PAGE

◇ ◇ ◇ ◇ ◇

And yet... I'm still sitting here, wondering if I should officially walk away.
 
It wouldn't be hard, really. I stopped posting the rehearsal videos years ago, when my in-laws banned me from posting on social media. As far as most people are aware, I've already stopped. If we're perfectly honest, the only person acting under the delusion that I'm still actively choreographing (let alone actually dancing) is me.
 
Would life be simpler without dance? Absolutely. Without a doubt. No question.
 
I would have free time. The imposter syndrome would have far less fodder. There would be less paper cluttering the house and annoying my husband (I find it easier to choreograph longhand). It would be so much simpler to just stop even thinking of myself as a choreographer and focus on my day job, or marriage, or housework, or entertaining, or writing.

But twelve years ago, I was on this very blog saying that I felt called to walk this path, no matter how difficult or lonely it got. I believed it then -- in many ways I still do believe that. I believed God had called me to dance, to choreograph, to somehow bring hope to people through it.

I don't think I've done that. If anything, I'm farther away from that now than I was when I started.

Is the work done? Is my work done? Is it time to pass the torch? If so, to whom? Both my sisters have also stopped dancing. M is dead. Most of my surviving dance friends have already moved on to 'real life.'

And if my work is not done, than what work is it, and why can't I see the way forward?
 
And if I can't answer those, there's always the question I would have asked twelve years ago on this very blog -- which option gives God more glory?
 
As usual, I don't know. I never know. I'm always paralysed by fear and uncertainty and indecision and it characterizes me as a person and the way I live my life.

◇ ◇ ◇ ◇ ◇

RECORDED DATA

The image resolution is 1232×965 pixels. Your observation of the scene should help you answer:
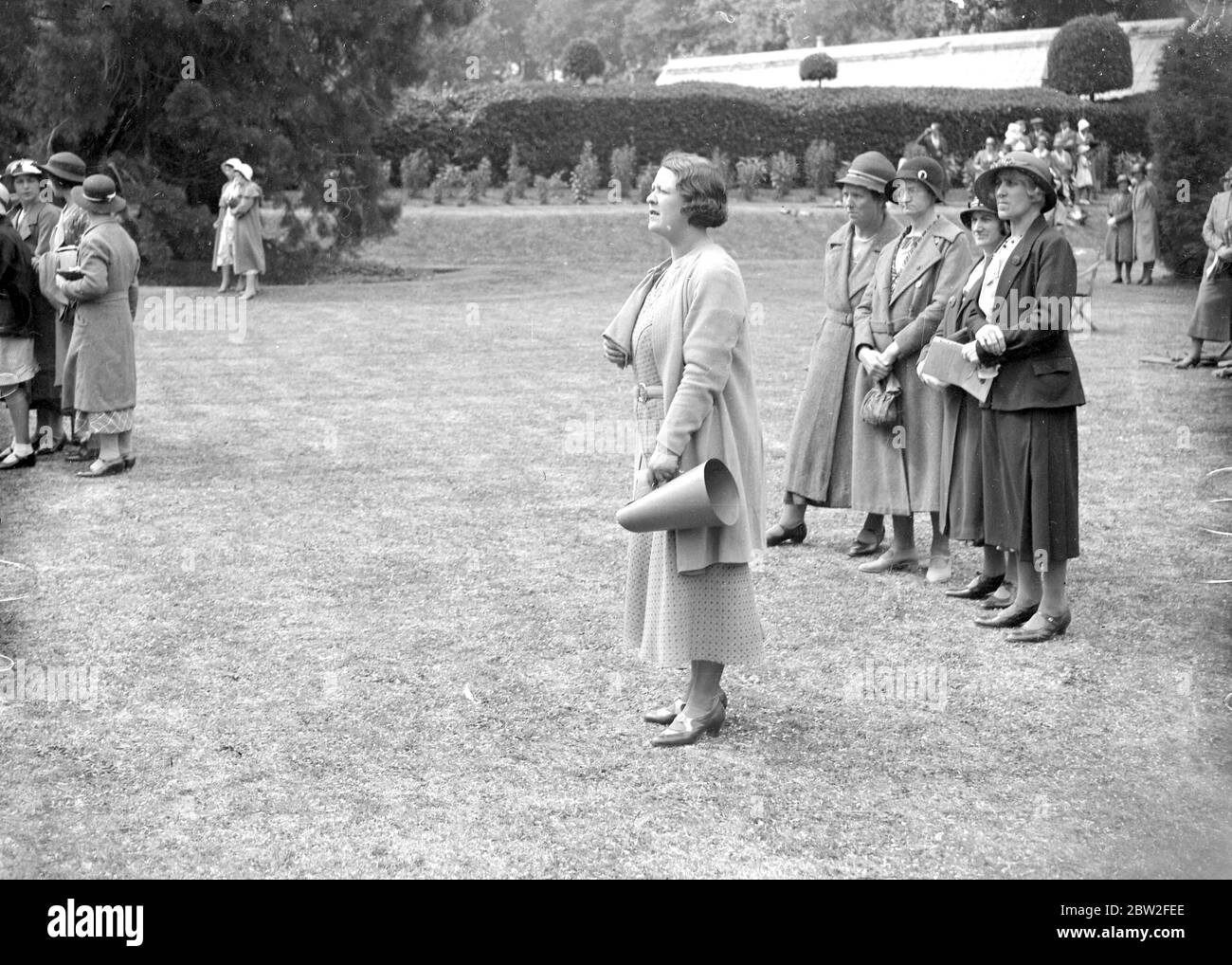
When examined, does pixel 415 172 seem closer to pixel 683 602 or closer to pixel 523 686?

◇ ◇ ◇ ◇ ◇

SHORT PROBLEM 1
Decide whether each statement below agrees with the passage about quitting dance, and answer yes or no for each, quoting the deciding words from the passage. (a) The writer stopped posting rehearsal videos years ago. (b) The writer finds it easiest to choreograph on a computer. (c) Both of the writer's sisters are still dancing.
SHORT PROBLEM 2
Write out the part of the passage about quitting dance that begins at the words "Is the work" and stops after the words "God more glory?".

TASK RESULT 1
(a) Yes: "I stopped posting the rehearsal videos years ago"
(b) No: "I find it easier to choreograph longhand"
(c) No: "Both my sisters have also stopped dancing."

TASK RESULT 2
Is the work done? Is my work done? Is it time to pass the torch? If so, to whom? Both my sisters have also stopped dancing. M is dead. Most of my surviving dance friends have already moved on to 'real life.'

And if my work is not done, than what work is it, and why can't I see the way forward?
 
And if I can't answer those, there's always the question I would have asked twelve years ago on this very blog -- which option gives God more glory?